Hands-on API automation with curl files
I've been asked by a lot of people doing data crawling lately.How to handle hundreds of API requests at the same time without blocking IPsWhat's that? This thing is not difficult, the key to know a little batch processing skills. Today we will use the most commonly used curl command, with ipipgo proxy service, teach you how to process API requests like a factory assembly line.
Get ready for your stuff.
First you have to have three things on hand:
1. Install the command line environment of curl.(Windows uses PowerShell, Mac opens a terminal directly)
2. List of API addresses prepared in advance(saved as a txt file, one URL per line)
3. Dynamic proxy pool for ipipgo(recommend using their s5 protocol, the one with account password authentication)
Four Steps to Practice
Let's take the weather forecast API as an example. Suppose we want to check the weather of 50 cities in bulk:
Step 1: Build the request file
Create a new weather_apis.txt with content that looks like this:
http://api.weather.com/beijing http://api.weather.com/shanghai ... (other cities)
Step 2: Write the Loop Script
Hit this command in the terminal:
while read url; do curl -x socks5://user:pass@proxy.ipipgo.net:24000 "$url" done < weather_apis.txt
Here, be careful to replace it with the one you got in the ipipgo backend.Real account passwordThe port number also depends on the specific package type.

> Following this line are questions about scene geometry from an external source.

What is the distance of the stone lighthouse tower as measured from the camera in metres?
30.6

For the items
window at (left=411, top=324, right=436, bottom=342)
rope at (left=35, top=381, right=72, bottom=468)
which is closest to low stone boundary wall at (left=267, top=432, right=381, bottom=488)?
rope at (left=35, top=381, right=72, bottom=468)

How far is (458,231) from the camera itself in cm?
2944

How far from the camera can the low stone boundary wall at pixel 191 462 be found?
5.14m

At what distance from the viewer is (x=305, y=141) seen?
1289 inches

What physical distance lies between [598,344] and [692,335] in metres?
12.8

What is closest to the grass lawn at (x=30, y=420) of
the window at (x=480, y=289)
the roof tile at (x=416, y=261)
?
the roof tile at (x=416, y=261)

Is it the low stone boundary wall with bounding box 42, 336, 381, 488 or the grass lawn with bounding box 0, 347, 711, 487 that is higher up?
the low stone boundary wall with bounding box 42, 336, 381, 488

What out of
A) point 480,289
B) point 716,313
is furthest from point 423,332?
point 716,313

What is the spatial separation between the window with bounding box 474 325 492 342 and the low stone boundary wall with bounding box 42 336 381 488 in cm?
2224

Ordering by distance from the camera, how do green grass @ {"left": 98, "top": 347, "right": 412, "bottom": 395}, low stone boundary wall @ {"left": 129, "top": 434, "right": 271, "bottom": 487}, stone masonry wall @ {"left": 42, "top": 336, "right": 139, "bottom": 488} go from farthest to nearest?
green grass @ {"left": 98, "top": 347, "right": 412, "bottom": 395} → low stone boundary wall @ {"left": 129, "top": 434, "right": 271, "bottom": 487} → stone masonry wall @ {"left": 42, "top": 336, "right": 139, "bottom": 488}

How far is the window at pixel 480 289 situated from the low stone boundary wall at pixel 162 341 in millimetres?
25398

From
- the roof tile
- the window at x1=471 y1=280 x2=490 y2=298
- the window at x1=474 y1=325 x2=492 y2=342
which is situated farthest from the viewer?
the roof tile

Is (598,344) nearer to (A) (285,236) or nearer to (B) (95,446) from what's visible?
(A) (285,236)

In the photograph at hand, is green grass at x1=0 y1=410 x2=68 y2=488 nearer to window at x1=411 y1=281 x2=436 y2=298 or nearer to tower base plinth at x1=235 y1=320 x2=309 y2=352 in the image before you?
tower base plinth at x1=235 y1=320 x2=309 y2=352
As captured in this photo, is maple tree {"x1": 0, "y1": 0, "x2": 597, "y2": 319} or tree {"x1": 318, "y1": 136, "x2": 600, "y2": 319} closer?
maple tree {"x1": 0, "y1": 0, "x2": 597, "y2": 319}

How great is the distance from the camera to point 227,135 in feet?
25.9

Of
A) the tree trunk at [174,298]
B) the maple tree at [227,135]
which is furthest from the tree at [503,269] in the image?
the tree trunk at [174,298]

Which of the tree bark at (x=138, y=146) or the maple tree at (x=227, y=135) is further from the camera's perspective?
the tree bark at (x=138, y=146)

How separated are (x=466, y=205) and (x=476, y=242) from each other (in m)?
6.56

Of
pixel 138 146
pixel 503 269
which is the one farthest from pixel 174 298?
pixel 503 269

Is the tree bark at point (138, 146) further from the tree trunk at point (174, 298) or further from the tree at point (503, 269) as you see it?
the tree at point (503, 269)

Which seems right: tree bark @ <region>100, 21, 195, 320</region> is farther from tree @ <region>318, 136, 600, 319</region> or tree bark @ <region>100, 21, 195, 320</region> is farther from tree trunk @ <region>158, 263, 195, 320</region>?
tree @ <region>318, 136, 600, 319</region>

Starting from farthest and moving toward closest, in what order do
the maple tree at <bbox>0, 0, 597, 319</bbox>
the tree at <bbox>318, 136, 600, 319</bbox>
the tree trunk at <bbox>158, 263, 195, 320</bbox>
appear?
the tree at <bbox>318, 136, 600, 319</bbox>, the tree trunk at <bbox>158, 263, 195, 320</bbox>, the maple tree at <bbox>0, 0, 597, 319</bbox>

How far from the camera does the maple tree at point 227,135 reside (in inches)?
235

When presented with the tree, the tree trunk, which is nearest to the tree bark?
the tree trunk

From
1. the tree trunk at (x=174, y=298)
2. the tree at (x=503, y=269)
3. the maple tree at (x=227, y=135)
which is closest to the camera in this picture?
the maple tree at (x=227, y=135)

Step 3: Processing of results
Add an output parameter if you want to save the returned data:
curl -x ... -o "output_$(date +%s).json"
This writeup generates separate files with timestamps for each result to avoid data overwriting.
Step 4: Anomaly Monitoring
Older drivers add an error retry mechanism:
curl --retry 3 --retry-delay 5 ...
It means that it fails to automatically retry 3 times, each time with an interval of 5 seconds, and this works especially well for unstable APIs.
Common pitfalls QA
Q: Why do I still get blocked after using a proxy?
A:Check whether the proxy IP repeated use, ipipgo background can set "each request for IP", turn on this switch!
Q: How do I control the frequency of requests?
A: Add sleep command to the loop, for example, stop for 1 second for every 10 requests:
if (( $count % 10 == 0 )); then sleep 1; fi
Q: What should I do if the returned data is garbled?
A: Add a character encoding parameter to curl:
curl --compressed -H "Accept-Encoding: gzip" ...
Performance Optimization Tips
If you have to handle thousands of requests and a single thread is too slow, you can use thexargs command to open multiple threads::
cat apis.txt | xargs -P 8 -I {} curl -x ... {}
The -P 8 means running 8 threads at the same time, adjust it according to your computer configuration. Remember to raise the "concurrency" quota in the ipipgo console, otherwise you will be limited.
A final reminder.Bulk requests should always be aware of the terms of service of the target websiteDon't hang people's servers. Using ipipgo's rotating IPs not only avoids bans, but their IP pool is updated frequently enough to basically guarantee a new IP for every request.